## GIVEN PASSAGE
[BEGIN]

I just recently got back into collecting. Helped my parents declutter their basement last summer and took home my childhood collection. Like a lot of kids of the late 80s-early 90s, I was crazy into collecting during the bubble days. I have well over 15 000 cards, from the late 70s to the early 90s. I stopped collecting around 94, as the average set became so onerous and sub set heavy that collecting started to seem like a chore, rather than an enjoyable past time.

Bringing them home last August started as a simple organizing and collating project, that quickly led to the bug for collecting again. Mostly I wanted to finish collecting every 1980s Topps baseball and O Pee Chee hockey sets. I figured it would be a several year project, but through ebay and comc.com I've managed to get nearly everything. For baseball, I'm just missing a couple traded sets and 1980 (though I already have the Rickey Henderson rookie), as for hockey I'm just short 7 cards from the 79-80 set (I have no expectation of ever getting the Gretzky rookie).

My favourite buy was picking up a near complete 85-86 O Pee Chee set with a gorgeous Mario Lemieux rookie for under $150 on ebay, because the seller had a misspelling in the title and I was one of only 2 bidders. It was only missing a few commons, that I was able to grab for change from a local shop.

[END]

## PROBLEM A
Quote the passage about card collecting from "My favourite buy" to "a local shop.".
## PROBLEM B
Write what comes next in the post about returning to card collecting, picking up after its last sentence.

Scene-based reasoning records
[BEGIN]

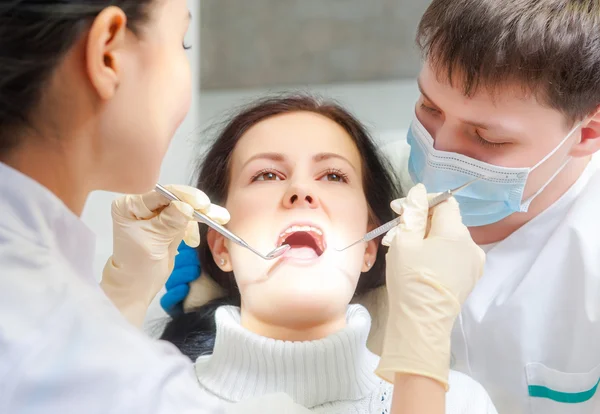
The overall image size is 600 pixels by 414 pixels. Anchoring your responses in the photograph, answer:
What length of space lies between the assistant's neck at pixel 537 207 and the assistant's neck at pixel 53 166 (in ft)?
3.72

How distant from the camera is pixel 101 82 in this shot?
0.95 metres

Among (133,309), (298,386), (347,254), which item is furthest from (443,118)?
(133,309)

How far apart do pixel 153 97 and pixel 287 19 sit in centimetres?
283

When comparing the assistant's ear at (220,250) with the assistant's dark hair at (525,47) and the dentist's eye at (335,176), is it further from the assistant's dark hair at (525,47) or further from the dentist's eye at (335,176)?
the assistant's dark hair at (525,47)

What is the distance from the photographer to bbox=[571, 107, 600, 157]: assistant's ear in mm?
1657

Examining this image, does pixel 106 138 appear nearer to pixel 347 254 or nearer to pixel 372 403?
pixel 347 254

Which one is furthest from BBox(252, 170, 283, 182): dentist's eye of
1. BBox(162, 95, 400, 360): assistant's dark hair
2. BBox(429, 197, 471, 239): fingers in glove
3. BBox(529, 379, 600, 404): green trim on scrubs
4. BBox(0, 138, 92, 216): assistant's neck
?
BBox(529, 379, 600, 404): green trim on scrubs

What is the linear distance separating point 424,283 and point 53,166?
644 millimetres

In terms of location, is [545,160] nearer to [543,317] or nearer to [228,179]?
[543,317]

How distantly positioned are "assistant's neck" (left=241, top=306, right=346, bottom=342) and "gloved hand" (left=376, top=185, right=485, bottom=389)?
9.4 inches

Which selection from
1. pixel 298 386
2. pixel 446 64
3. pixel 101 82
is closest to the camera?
pixel 101 82

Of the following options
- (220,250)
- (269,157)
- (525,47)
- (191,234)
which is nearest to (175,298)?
(220,250)

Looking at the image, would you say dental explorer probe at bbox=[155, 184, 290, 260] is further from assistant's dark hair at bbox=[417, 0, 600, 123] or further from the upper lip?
assistant's dark hair at bbox=[417, 0, 600, 123]

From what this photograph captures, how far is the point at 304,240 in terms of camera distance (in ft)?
5.17
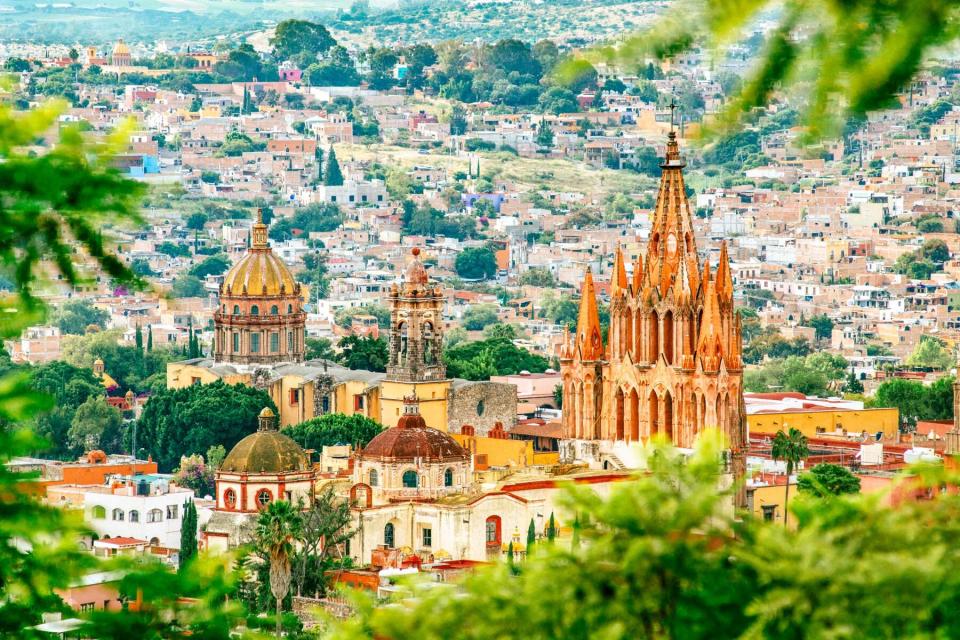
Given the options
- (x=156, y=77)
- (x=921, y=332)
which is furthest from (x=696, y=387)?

[END]

## FINAL ANSWER A
My favourite buy was picking up a near complete 85-86 O Pee Chee set with a gorgeous Mario Lemieux rookie for under $150 on ebay, because the seller had a misspelling in the title and I was one of only 2 bidders. It was only missing a few commons, that I was able to grab for change from a local shop.

## FINAL ANSWER B
I'm now working on finishing all the random sets that I've never completed for one reason or another, mostly things like early 90s Leaf and Upper Deck sets. When I did my organization, I dumped something probably like 2000 cards, mostly do to humidity damage or being worthless common doubles (I basically reduced everything down to one master set). comc has been such a great resource for this, though some people's pricing is kind of whack. I don't know what you're thinking, $99 Andy Moog rookie guy.

Not terribly interested in collecting modern cards, though I'm going to make an exception and pick up a box or two of this year's Allen and Ginter set when it comes out later this month, those cards are always gorgeous.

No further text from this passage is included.